First is the founder’s unwavering belief that he or she understands who the customers will be, what they need, and how to sell it to them. Any dispassionate observer would recognize that on Day One, a startup has no customers, and unless the founder is a true domain expert, he or she can only guess about the customer, problem, and business model. On Day One, a startup is a faith-based initiative built on guesses. Yet the traditional product introduction methodology has founders take these many business model guesses as facts and go design a product and start spending money to build it on a race to “first customer ship”—all before talking to a single customer.
On Day One, a startup is a faith-based initiative…
To succeed, founders need to turn hypotheses or guesses into facts as soon as possible by getting out of the building, asking customers if the hypotheses were correct, and quickly changing those that were wrong.
2. The “I Know What Features to Build” Flaw
The second flawed assumption is implicitly driven by the first. Founders, presuming they know their customers, assume they know all the features customers need. These founders specify, design, and build a fully featured product using classic product development methods without ever leaving their building. But wait—isn’t that what startups should do? No—that’s what companies with existing customers do.

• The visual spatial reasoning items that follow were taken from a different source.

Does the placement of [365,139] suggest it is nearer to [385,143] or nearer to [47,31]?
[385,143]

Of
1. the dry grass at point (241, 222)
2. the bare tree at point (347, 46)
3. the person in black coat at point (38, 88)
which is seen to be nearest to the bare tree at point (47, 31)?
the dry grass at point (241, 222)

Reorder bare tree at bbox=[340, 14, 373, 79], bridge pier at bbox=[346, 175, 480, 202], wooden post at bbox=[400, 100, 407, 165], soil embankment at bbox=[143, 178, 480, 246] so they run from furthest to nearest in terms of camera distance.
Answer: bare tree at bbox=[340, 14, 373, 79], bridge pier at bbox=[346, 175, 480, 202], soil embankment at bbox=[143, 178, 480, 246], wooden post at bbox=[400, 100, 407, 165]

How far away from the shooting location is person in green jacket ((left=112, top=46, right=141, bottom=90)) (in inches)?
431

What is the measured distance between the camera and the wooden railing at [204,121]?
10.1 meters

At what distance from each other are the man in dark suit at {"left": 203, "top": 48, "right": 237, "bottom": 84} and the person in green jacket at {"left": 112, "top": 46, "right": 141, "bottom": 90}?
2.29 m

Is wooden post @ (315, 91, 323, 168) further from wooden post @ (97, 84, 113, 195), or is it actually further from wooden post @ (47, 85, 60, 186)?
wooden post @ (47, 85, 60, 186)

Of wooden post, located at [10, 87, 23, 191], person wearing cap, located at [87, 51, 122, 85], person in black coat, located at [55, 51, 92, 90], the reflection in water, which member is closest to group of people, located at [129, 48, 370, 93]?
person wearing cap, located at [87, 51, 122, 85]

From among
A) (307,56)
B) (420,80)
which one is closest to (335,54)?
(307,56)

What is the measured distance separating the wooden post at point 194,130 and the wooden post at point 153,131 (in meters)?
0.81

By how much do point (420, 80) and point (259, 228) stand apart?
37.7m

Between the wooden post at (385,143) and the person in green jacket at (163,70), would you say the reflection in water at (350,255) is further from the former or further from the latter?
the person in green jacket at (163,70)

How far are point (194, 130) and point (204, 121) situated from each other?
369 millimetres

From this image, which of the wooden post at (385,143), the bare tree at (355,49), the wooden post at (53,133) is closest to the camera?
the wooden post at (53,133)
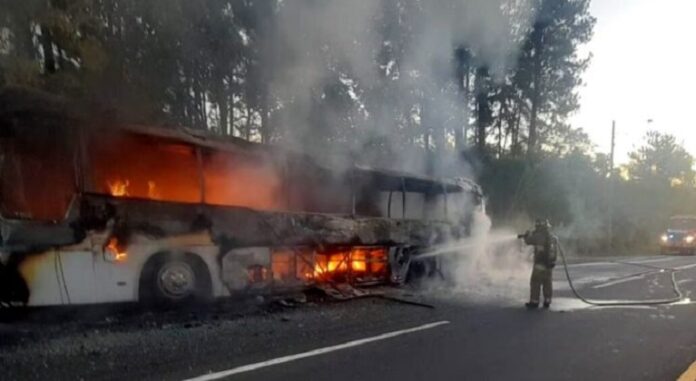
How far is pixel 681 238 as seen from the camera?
28.6 m

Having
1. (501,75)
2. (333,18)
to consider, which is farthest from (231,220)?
(501,75)

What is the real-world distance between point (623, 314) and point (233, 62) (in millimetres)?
7073

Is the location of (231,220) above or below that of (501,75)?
below

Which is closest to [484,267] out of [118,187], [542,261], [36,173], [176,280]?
[542,261]

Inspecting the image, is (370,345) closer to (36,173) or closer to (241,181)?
(241,181)

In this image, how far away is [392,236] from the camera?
10570mm

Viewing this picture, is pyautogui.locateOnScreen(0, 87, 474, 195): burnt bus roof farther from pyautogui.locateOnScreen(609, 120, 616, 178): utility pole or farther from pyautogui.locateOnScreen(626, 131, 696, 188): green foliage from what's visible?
pyautogui.locateOnScreen(626, 131, 696, 188): green foliage

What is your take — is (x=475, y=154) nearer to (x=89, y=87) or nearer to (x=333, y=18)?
(x=333, y=18)

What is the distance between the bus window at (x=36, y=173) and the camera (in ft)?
22.1

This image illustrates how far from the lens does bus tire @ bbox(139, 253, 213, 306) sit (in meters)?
7.38

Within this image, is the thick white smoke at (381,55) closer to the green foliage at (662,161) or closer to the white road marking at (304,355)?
the white road marking at (304,355)

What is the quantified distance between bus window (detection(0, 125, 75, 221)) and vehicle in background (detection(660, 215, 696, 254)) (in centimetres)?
2798

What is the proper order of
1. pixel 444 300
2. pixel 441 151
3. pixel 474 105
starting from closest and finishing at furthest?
pixel 444 300, pixel 441 151, pixel 474 105

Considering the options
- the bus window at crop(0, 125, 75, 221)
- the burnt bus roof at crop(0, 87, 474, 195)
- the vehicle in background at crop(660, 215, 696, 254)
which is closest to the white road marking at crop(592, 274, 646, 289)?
the burnt bus roof at crop(0, 87, 474, 195)
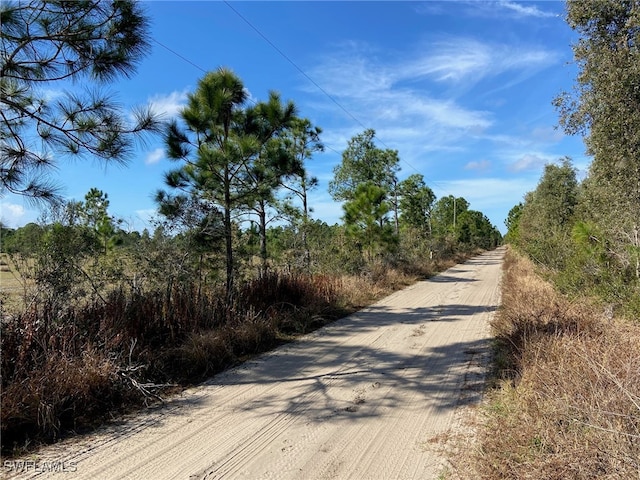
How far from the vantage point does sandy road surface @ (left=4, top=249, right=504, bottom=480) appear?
118 inches

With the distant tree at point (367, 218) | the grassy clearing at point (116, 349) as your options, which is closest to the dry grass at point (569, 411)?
the grassy clearing at point (116, 349)

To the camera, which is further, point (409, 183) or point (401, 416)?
point (409, 183)

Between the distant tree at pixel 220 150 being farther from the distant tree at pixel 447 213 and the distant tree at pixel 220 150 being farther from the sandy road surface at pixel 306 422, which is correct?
the distant tree at pixel 447 213

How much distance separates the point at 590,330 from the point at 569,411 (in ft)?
7.40

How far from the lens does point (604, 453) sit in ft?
7.41

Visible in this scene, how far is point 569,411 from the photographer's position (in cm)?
281

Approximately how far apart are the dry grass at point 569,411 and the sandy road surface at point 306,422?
494mm

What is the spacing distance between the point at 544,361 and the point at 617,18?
6408 mm

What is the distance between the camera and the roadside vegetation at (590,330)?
246cm

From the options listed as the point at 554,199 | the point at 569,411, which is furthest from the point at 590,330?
the point at 554,199

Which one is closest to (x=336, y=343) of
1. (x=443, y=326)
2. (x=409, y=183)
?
(x=443, y=326)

…it’s unknown whether the features appeal to customers.
The waterfall development process (see Figure 1.2) proceeds sequentially and without interruption for as long as a year or two. Progress is measured by each new line of code written or new piece of hardware built throughout the process until the product is released. Yet without direct and continuous customer contact, it’s unknown whether the features appeal to customers. Fixing the inevitable product mistakes after building and shipping the entire product is costly and time-consuming, if not deadly. It can render the product obsolete by launch. Worse, it often causes huge engineering waste, with hundreds of hours of work tossed aside, or tons of code cut and dropped to the floor, when customers say the new features aren’t ones they care about. Ironically, startups were often crippled by the very methodology they traditionally used to build new products.
The traditional product introduction model focuses engineering, sales and marketing on the all-important, immovable launch date. Marketing tries to pick an “event” (trade show, conference, blog, etc.) where they can “launch” the product. Executives look at that date and the calendar, working backward to ignite fireworks on the day the product is launched. Neither management nor investors tolerate “wrong turns” that result in delays. In fact, traditional engineering schedules have test cycles with the names alpha, beta, and release but rarely allow time to improve the product. They’re still geared to putting out the original product with minimal bugs, though.
The product launch and first customer ship dates are merely the dates when a product development team thinks the product’s first release is “finished.” It doesn’t mean the company understands its customers or how to market or sell to them, yet in almost every startup, ready or not, departmental clocks are set irrevocably to “first customer ship.” Even worse, a startup’s investors are managing their financial expectations by this date as well.